Interpretive Summary: Ghrelin is a hormone that can affect appetite and may have effects on insulin secretion, and thus may be important in type 2 diabetes. Mouse models are available in which either the animal's ability to make ghrelin (Ghrelin knockout) or to respond to ghrelin (GHS-R knockout) have been removed. When these animals are breed with leptin deficient mice (a mouse model of obesity and type 2 diabetes), we can detemine at least in mice the importance of this hormone and whether ghrelin's effect on insulin secretion is mediated through GHS-R and whether GHS-R antagonism indeed inhibits insulin secretion. In summary, we observed that the GHS-R-deficient leptin-deficient mice resulted in decreased insulin secretion and higher blood sugars. Thus, inhibition of the GHS-R may actually aggravate diabetes under certain conditions.

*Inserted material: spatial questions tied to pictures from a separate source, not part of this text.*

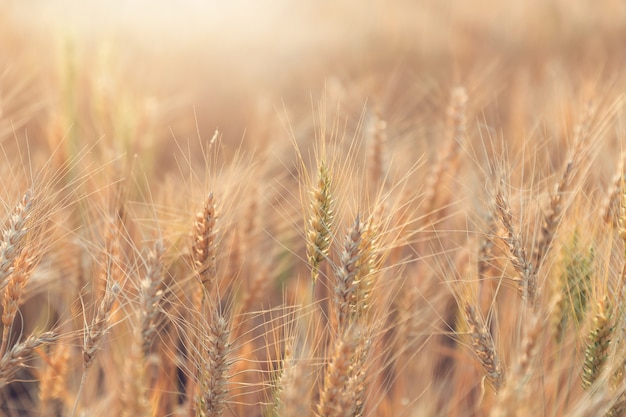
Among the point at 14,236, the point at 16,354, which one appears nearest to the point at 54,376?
the point at 16,354

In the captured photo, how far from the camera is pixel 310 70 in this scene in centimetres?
361

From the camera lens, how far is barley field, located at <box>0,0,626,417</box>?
42.8 inches

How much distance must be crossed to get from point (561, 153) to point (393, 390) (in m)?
1.02

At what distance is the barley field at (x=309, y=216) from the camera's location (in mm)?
1087

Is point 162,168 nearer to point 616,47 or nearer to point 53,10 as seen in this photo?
point 53,10

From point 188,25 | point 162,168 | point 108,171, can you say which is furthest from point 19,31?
point 108,171

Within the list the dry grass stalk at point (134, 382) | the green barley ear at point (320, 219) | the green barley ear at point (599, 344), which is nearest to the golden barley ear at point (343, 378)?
the green barley ear at point (320, 219)

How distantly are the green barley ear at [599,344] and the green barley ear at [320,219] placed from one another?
49 centimetres

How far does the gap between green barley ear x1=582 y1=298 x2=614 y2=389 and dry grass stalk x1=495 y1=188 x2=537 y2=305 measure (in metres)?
A: 0.12

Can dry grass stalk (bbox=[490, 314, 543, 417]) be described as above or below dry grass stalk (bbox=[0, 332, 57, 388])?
above

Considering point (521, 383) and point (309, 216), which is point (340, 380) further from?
point (309, 216)

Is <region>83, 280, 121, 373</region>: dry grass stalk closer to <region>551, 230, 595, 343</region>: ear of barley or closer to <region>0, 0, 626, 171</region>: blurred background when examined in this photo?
<region>551, 230, 595, 343</region>: ear of barley

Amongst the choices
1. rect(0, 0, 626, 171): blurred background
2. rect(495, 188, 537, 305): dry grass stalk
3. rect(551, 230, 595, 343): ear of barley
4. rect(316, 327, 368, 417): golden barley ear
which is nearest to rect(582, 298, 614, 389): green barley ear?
rect(495, 188, 537, 305): dry grass stalk

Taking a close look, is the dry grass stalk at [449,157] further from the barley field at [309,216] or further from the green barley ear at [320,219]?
the green barley ear at [320,219]
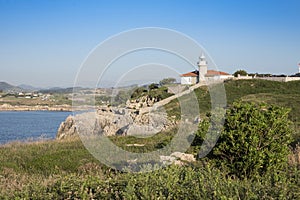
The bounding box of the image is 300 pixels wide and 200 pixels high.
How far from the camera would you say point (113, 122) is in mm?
20953

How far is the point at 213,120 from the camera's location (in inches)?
352

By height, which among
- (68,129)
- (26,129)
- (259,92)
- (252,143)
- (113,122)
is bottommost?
(26,129)

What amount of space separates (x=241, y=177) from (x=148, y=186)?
3.19 metres

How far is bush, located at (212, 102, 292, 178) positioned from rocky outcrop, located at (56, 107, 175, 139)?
9859 mm

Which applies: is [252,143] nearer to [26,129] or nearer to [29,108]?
[26,129]

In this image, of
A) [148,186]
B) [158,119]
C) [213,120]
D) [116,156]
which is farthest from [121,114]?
[148,186]

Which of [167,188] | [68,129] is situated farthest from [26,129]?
[167,188]

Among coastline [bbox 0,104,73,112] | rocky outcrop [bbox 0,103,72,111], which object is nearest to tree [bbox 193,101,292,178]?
coastline [bbox 0,104,73,112]

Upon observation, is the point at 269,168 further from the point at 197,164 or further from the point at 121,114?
the point at 121,114

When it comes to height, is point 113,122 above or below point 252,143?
below

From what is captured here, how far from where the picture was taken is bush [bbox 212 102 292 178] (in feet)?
25.4

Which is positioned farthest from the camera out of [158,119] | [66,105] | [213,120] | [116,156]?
[66,105]

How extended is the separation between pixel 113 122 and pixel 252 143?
13.8m

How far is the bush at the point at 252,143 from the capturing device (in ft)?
25.4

Technical Abstract: The orexigenic hormone ghrelin is important in diabetes because it has an inhibitory effect on insulin secretion. Ghrelin ablation in leptin-deficient ob/ob (Ghrelin(-/-):ob/ob) mice increases insulin secretion and improves hyperglycemia. The physiologically relevant ghrelin receptor is the growth hormone secretagogue receptor (GHS-R), and GHS-R antagonists are thought to be an effective strategy for treating diabetes. However, since some of ghrelin's effects are independent of GHS-R, we have utilized genetic approaches to determine whether ghrelin's effect on insulin secretion is mediated through GHS-R and whether GHS-R antagonism indeed inhibits insulin secretion. We investigated the effects of GHS-R on glucose homeostasis in Ghsr-ablated ob/ob mice (Ghsr(-/-):ob/ob). Ghsr ablation did not rescue the hyperphagia, obesity, or insulin resistance of ob/ob mice. Surprisingly, Ghsr ablation worsened the hyperglycemia, decreased insulin, and impaired glucose tolerance. Consistently, Ghsr ablation in ob/ob mice upregulated negative beta-cell regulators (such as UCP-2, SREBP-1c, ChREBP, and MIF-1) and downregulated positive beta-cell regulators (such as HIF-1 alpha, FGF-21, and PDX-1) in whole pancreas; this suggests that Ghsr ablation impairs pancreatic beta-cell function in leptin deficiency. Of note, Ghsr ablation in ob/ob mice did not affect the islet size; the average islet size of Ghsr(-/-):ob/ob mice is similar to that of ob/ob mice. In summary, because Ghsr ablation in leptin deficiency impairs insulin secretion and worsens hyperglycemia, this suggests that GHS-R antagonists may actually aggravate diabetes under certain conditions. The paradoxical effects of ghrelin ablation and Ghsr ablation in ob/ob mice highlight the complexity of the ghrelin signaling pathway.